JUST KEEP PUMPING

City AM  is worth a glance should you come across a not-too-soggy copy outside your local railway station. It’s aimed at aspirant but none too bright city workers and offers them on their now less frequent commute to the office lots of jargon-rich financial gossip. It doesn’t often stray into anything with a time horizon exceeding six months; and, like most financial reporting, it’s obsessed with the immediate effect of central bank misdirected attempts to manage inflation and includes a large dose of snake oil around new financial jargon and technology. There is, for example, a whole page in the edition on Monday, 13 May, on what might best be described as crypto-jargon.

City AM typically ignores the climate crisis except when it has some short-term effect on share prices. Thus in the same edition it reports Barclays Bank’s huge investment  in oil extraction but only as an issue which might affect their share price by upsetting nominally ‘ethical’ investment fund managers, not as criminally irresponsible behaviour. Another article in the same edition entitled  ‘Climate change isn’t a culture war, either we all win or we all lose’ might therefore be seen as a welcome departure from this short termism. A closer examination of this article dashes this hope.

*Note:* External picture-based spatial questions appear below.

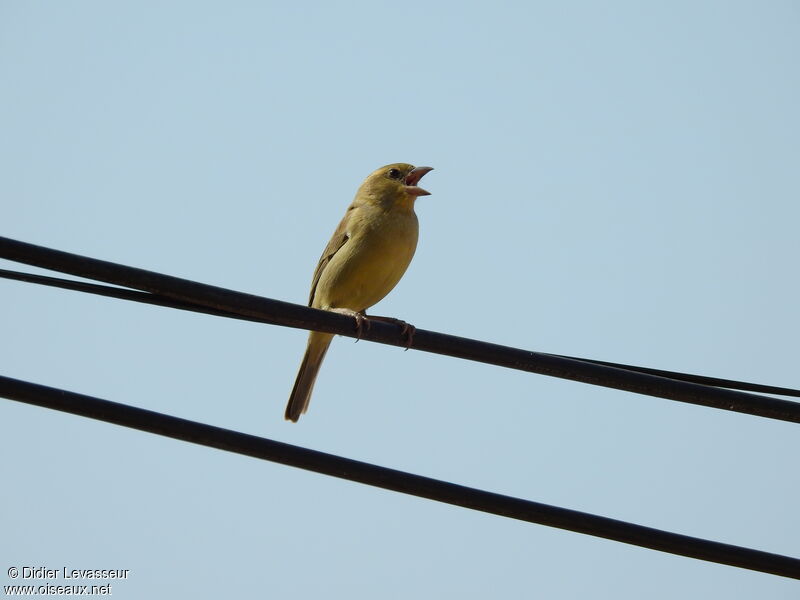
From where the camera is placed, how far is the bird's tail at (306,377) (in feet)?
23.8

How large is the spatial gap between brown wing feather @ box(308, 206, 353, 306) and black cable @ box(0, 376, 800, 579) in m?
3.57

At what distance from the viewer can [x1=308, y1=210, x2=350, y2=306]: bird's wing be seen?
22.9 feet

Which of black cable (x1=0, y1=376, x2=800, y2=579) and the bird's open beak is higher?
the bird's open beak

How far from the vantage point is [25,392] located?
312cm

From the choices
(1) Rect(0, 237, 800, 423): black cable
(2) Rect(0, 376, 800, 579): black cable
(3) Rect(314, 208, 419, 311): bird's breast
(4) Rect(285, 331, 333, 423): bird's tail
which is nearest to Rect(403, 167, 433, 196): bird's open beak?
(3) Rect(314, 208, 419, 311): bird's breast

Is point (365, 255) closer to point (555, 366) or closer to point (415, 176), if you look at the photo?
point (415, 176)

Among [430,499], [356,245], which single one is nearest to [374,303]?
[356,245]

The author of the article is Frances Lasok. She describes herself as a ‘freelance writer’ but is,  in reality, a Tory campaign manager, failed local government candidate and parliamentary hopeful, although her prospect for the last form of employment will have been adversely impacted by the current Tory meltdown. In her article, she recognises, contrary to the typical City AM line,  the seriousness of the climate crisis but then argues that “we are all in it together” and can be addressed with unspecified policies that are “necessary and fair”.  She criticises  environmental campaigners like Just Stop Oil for implying that the crisis largely affects the poor or, as she refers to them “people who don’t pay the bills” . She exhorts us to “support policies that incentivise rather than punish, unite rather than split and focus on the collective challenge”.  She doesn’t specify what these policies are  –  “Just Keep Pumping” perhaps?

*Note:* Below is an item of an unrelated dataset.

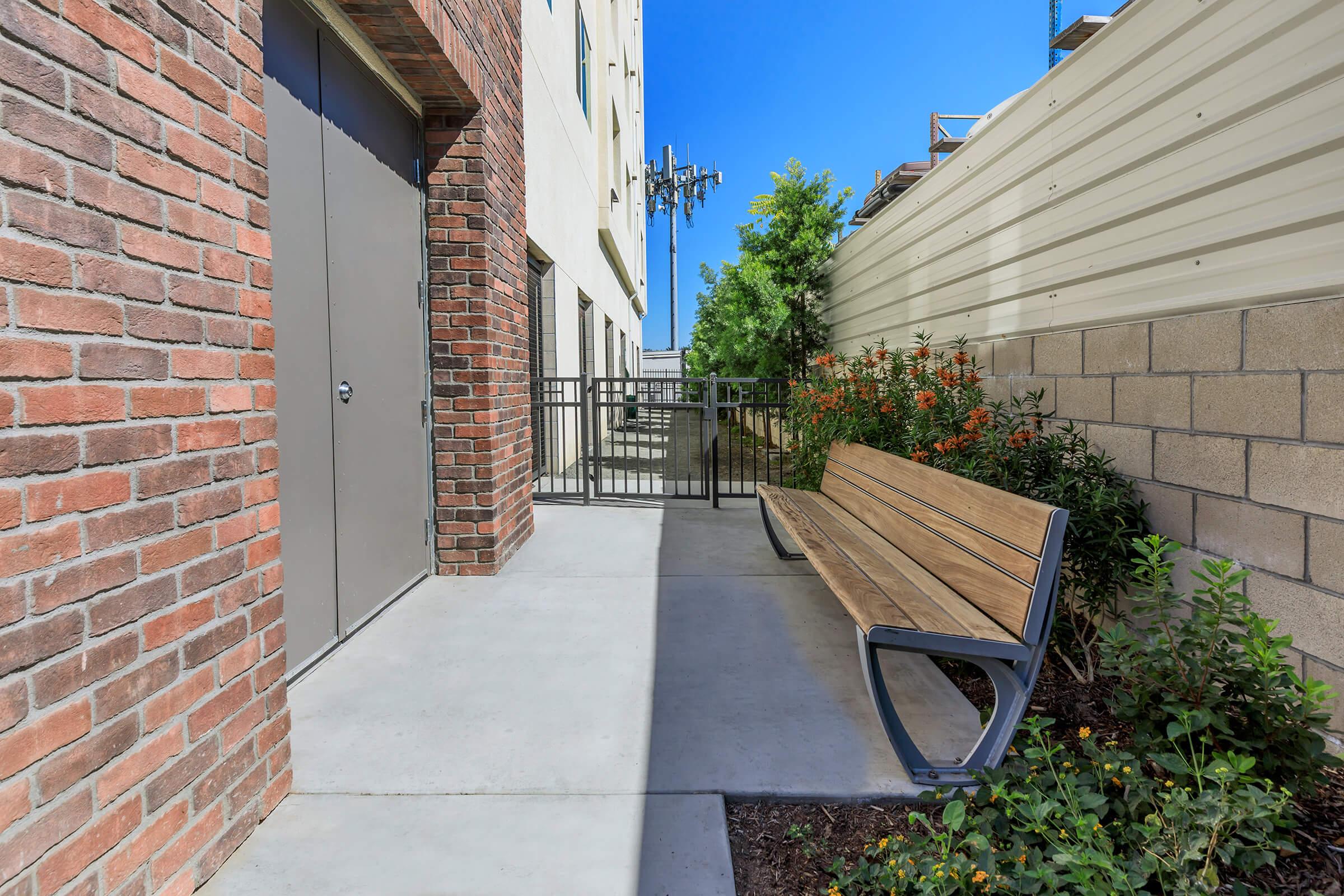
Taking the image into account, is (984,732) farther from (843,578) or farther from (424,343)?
(424,343)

Just Stop Oil’s tactics might be questioned, but not their goal. Fossil fuels have to  be kept in the ground if the climate crisis is not to engulf the world. To deny that the climate crisis  is a class issue is to overlook that the 0.1% , buffered by AI and their huge, accumulated wealth, will confidently expect to survive it for centuries. Meanwhile, the 1%, cocooned in the ethos of short-termism promoted by City AM,  will mistakenly hope to share in this outcome. Meanwhile, the rest the world’s population faces the prospect of extinction. Just Stop Oil, other environmental campaigners and the CP will continue strive, in their different ways, to organise and call for the climate crisis to be addressed.